Confira as 5 principais mentiras que os candidatos contam e que devem ser evitadas:
Idiomas
Dizer que é fluente em inglês e/ou espanhol, por exemplo, quando tem no máximo o nível intermediário. A empresa pode fazer testes orais durante a entrevista ou, pior, no dia a dia de trabalho esse nível de fluência pode ser cobrado e não entregue.
Salários
Dizer que ganhava mais no último emprego é uma mentira fácil de pegar. Afinal, os registros são feitos na carteira de trabalho ou contrato. É importante estabelecer sempre desde o início uma relação de confiança, evitando que seja abalada por uma informação falsa.
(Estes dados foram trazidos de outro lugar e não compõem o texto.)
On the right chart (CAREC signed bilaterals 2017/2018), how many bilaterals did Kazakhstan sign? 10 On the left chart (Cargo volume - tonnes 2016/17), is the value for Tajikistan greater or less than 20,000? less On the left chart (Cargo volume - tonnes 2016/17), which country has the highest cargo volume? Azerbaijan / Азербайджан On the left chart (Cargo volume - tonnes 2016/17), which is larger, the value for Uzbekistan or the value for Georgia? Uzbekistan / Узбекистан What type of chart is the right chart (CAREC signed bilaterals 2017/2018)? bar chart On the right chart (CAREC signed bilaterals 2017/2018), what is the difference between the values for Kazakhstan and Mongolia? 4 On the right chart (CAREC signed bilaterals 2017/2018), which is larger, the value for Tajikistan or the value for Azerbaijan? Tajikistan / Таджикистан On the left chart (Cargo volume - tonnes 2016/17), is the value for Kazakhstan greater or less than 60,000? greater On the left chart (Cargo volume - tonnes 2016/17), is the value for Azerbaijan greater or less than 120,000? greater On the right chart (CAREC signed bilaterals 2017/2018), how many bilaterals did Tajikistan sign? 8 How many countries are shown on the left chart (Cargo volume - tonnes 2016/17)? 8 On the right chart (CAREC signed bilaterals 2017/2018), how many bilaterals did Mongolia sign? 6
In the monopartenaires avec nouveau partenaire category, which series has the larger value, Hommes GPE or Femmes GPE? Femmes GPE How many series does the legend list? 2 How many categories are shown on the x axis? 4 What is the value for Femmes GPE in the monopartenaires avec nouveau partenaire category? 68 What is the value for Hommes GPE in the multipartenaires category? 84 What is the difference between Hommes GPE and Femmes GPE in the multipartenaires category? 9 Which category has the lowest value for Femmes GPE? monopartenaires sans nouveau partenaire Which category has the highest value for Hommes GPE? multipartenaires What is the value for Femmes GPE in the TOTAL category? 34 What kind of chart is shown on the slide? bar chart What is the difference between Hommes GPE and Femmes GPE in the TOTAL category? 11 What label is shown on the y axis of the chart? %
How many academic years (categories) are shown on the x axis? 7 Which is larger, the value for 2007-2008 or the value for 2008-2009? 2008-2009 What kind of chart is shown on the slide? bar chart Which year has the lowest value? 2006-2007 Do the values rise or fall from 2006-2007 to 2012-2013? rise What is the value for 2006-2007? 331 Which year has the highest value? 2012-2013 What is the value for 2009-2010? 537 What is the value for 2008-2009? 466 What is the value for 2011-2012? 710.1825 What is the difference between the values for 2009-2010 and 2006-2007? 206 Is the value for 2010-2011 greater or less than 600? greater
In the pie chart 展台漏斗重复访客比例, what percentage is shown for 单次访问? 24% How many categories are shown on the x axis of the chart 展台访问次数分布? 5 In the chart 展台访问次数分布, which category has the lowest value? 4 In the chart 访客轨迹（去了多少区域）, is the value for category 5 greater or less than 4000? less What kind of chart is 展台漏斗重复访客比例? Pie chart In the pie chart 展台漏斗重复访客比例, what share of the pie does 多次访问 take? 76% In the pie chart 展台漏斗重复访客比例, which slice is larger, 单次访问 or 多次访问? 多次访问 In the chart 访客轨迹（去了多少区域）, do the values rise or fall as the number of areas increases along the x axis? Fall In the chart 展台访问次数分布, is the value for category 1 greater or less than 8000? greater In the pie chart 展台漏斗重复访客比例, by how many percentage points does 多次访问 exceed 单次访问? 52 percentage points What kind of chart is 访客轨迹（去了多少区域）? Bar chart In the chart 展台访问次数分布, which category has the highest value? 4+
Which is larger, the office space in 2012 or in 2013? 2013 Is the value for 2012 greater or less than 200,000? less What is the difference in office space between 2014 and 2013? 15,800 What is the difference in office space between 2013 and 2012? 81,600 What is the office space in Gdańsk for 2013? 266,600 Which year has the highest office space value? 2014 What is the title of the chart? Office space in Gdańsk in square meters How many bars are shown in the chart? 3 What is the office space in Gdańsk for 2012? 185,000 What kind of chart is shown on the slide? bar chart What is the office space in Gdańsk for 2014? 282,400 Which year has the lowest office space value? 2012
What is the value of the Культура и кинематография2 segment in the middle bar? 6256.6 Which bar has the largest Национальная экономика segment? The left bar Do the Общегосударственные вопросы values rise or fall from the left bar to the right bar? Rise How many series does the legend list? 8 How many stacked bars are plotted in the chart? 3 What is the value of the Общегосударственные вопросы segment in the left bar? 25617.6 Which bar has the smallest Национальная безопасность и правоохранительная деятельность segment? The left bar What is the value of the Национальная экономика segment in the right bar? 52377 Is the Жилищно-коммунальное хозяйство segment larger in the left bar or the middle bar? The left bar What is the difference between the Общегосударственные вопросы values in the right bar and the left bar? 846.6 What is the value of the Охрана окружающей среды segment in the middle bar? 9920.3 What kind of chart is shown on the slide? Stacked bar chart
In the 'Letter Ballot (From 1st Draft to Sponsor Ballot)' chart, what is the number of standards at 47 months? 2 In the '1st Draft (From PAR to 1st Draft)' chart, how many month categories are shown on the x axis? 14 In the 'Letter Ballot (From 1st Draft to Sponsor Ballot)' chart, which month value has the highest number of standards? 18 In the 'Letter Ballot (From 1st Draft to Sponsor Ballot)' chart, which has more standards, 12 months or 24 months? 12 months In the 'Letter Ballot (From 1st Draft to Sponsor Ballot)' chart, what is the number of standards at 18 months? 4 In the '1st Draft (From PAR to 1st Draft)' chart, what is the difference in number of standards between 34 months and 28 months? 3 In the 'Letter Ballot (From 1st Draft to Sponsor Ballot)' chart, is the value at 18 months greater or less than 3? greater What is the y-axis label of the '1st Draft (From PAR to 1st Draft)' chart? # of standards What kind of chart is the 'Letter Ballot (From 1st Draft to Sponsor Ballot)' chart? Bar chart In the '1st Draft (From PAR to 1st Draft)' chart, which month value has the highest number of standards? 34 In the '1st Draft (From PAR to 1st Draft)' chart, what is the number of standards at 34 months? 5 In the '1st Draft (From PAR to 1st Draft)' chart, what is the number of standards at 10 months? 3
Habilidades e competências
Lembre-se: competências podem ser colocadas à prova durante testes ou apresentação de casos práticos durante o processo seletivo. Imagine-se ficar em situação extremamente desconfortável diante de quem poderia ser seu futuro líder!
Motivos da saída do emprego
Não precisa detalhar, mas não se deve mentir sobre a situação ou contexto que motivou sua demissão ou decisão de deixar o emprego. Até porque, essa informação pode ser checada. Basta um contato com o empregador anterior. Ética é um valor inegociável para muitas empresas.
Cargos anteriores
Muitos candidatos alteram o nome do cargo sem levar em conta as atribuições do dia a dia, e essa falta de conhecimento sobre a atuação na função pode ser facilmente identificada no processo seletivo.